But it wasn’t wasted effort. I believe that this sector-wide approach, based on the UNGPs, is one which could usefully be adapted for use in other countries, including those represented here from the ‘super region’. 

A baseline country assessment on human rights and mining can serve as a starting point to bring together at the provincial level for local dialogue to discuss and address local priorities and concerns. Such dialogue can support implementation of global standards and multistakeholder initiatives such as the Extractives Industries Transparency Initiative, the Voluntary Principles on Security and Human Rights, and ICoCA, the Swiss-based Association for Responsible Private Security, whose board I am on as a civil society member and which has many mining companies as Observer members.  

In my career, I have had the advantage of having worked in government, for the UK, in the private sector – for Rio Tinto - and now in civil society. That apparently makes me a ‘tri-sector athlete’, a phrase I learned from Dominic Barton in his McKinsey days, although I recently discovered that Dominic borrowed it from distinguished Harvard political scientist, Professor Joseph Nye, who also coined the term ‘soft power’.  

Understanding – but preferably experiencing first-hand - what others think, their motivations, and what they can and can’t do, is essential for an effective dialogue between government, business and civil society.  

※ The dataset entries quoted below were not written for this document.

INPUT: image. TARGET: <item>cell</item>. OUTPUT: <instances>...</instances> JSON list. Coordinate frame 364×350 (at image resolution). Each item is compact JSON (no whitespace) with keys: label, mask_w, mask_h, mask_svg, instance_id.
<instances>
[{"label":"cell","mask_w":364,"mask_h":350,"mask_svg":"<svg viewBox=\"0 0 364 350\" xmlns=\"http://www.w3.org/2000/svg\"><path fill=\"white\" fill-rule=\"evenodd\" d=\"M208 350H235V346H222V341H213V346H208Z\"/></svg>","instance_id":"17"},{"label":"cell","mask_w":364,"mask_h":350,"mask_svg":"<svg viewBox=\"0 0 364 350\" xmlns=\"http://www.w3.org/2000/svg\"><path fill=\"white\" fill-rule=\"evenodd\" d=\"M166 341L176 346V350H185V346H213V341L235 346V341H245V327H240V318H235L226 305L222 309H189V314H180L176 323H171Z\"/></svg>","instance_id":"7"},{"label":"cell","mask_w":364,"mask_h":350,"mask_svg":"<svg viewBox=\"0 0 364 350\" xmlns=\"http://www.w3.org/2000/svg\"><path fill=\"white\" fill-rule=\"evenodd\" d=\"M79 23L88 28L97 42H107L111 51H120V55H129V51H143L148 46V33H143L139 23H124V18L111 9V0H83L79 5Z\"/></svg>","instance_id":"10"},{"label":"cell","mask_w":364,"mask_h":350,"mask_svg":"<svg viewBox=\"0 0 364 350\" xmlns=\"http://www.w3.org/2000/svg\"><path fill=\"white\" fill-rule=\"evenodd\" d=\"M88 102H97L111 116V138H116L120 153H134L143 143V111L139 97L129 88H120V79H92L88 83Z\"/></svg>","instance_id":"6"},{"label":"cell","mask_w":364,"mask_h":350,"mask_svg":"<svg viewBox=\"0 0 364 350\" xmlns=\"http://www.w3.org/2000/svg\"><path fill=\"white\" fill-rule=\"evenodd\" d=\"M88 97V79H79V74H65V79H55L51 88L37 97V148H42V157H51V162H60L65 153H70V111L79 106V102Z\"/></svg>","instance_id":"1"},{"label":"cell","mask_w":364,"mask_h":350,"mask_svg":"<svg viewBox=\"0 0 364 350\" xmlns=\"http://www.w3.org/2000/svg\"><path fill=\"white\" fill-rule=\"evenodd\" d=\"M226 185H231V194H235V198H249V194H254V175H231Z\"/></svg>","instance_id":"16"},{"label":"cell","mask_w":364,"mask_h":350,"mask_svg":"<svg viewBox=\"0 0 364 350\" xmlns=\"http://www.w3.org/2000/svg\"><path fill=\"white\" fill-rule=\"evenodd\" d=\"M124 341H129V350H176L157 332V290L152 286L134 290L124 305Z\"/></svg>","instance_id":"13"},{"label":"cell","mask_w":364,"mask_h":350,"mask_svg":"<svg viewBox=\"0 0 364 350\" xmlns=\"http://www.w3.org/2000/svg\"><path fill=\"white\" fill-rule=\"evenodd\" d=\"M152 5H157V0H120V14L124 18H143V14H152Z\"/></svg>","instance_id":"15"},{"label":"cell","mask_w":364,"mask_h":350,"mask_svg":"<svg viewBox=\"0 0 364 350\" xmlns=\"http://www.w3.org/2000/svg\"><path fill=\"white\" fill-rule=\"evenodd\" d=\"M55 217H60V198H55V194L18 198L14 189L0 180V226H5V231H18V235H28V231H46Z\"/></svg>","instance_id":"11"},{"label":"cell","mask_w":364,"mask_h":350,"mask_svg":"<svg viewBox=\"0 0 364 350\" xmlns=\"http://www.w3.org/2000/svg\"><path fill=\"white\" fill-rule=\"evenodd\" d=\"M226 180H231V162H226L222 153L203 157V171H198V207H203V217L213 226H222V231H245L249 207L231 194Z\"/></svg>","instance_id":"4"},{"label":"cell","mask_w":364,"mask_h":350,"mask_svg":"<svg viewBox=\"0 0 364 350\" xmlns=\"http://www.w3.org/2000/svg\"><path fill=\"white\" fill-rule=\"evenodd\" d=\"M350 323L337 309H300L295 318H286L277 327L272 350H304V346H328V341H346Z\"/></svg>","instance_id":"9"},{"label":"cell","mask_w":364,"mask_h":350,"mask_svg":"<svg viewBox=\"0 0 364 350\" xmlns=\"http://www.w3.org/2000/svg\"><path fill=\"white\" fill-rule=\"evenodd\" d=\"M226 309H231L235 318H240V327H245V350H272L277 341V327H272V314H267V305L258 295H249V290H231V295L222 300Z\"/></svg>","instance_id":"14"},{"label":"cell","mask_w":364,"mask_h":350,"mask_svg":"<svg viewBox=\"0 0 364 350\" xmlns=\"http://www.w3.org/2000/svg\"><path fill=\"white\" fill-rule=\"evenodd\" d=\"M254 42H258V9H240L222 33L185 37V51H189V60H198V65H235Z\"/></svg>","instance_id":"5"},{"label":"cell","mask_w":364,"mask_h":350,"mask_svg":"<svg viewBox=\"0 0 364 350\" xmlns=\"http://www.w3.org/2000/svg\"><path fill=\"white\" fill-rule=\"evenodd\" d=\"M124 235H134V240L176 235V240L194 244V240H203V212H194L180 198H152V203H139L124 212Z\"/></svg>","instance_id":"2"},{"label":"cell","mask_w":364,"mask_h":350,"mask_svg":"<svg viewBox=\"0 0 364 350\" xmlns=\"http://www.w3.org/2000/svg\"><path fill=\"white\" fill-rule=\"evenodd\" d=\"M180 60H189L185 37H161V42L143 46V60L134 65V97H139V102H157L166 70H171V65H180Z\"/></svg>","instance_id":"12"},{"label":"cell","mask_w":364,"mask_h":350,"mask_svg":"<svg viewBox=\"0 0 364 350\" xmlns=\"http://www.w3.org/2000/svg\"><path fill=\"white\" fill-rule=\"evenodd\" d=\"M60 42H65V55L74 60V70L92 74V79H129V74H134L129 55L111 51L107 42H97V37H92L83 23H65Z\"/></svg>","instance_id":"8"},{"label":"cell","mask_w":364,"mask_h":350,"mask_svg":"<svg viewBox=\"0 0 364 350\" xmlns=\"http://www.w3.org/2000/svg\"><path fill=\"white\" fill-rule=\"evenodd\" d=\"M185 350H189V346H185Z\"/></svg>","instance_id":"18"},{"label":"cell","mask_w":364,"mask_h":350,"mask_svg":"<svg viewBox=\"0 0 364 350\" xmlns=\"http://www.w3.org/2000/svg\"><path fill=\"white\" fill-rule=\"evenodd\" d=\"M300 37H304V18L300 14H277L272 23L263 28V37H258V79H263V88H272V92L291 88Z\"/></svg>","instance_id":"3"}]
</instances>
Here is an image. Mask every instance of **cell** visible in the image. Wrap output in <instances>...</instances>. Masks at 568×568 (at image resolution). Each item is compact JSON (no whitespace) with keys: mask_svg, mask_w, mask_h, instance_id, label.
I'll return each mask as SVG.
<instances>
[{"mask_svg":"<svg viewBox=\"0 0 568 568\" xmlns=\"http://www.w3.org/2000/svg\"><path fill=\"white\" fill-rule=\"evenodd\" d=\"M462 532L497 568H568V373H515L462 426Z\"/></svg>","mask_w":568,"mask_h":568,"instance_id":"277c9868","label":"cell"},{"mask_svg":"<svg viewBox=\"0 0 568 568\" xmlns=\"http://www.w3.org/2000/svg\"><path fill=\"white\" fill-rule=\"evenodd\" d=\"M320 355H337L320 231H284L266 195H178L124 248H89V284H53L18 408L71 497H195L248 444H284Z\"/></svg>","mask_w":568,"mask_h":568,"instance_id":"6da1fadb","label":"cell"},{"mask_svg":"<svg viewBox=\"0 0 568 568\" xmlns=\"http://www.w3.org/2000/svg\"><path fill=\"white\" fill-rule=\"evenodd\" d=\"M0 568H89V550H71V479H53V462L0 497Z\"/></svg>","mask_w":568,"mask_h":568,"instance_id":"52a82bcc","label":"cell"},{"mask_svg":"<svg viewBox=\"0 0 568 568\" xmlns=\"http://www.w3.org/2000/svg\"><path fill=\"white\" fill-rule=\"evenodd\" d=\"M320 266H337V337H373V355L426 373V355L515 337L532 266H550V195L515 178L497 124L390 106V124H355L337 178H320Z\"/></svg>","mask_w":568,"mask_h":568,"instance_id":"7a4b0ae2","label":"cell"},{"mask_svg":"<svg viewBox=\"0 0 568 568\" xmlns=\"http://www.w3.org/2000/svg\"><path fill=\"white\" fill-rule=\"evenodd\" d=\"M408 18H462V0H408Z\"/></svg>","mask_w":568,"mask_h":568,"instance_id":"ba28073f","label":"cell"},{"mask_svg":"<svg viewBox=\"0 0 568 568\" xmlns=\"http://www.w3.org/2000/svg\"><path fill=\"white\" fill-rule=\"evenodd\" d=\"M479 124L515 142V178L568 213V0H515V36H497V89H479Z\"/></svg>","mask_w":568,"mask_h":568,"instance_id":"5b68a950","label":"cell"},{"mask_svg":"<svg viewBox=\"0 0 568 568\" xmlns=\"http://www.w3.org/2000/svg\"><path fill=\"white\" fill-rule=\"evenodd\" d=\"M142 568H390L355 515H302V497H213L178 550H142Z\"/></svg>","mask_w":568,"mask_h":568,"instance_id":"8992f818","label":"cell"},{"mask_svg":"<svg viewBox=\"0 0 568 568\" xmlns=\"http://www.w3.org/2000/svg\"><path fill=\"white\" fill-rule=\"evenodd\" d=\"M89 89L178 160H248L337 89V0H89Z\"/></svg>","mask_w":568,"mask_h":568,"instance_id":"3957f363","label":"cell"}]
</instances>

During my three months in a Myanmar jail, I finally had time to read Dale Carnegie’s 1936 book ‘How to Win Friends and Influence People’.  Its main messages are:

1. Treat other people with respect

2. Influence through empathy, not force

3. Be genuinely interested in what others care about

It is obvious that such an empathetic approach  and localised dialogue is what is needed to achieve positive results for mine-site communities and workers in the supply chain. I encourage this Forum to work towards this. Thank you.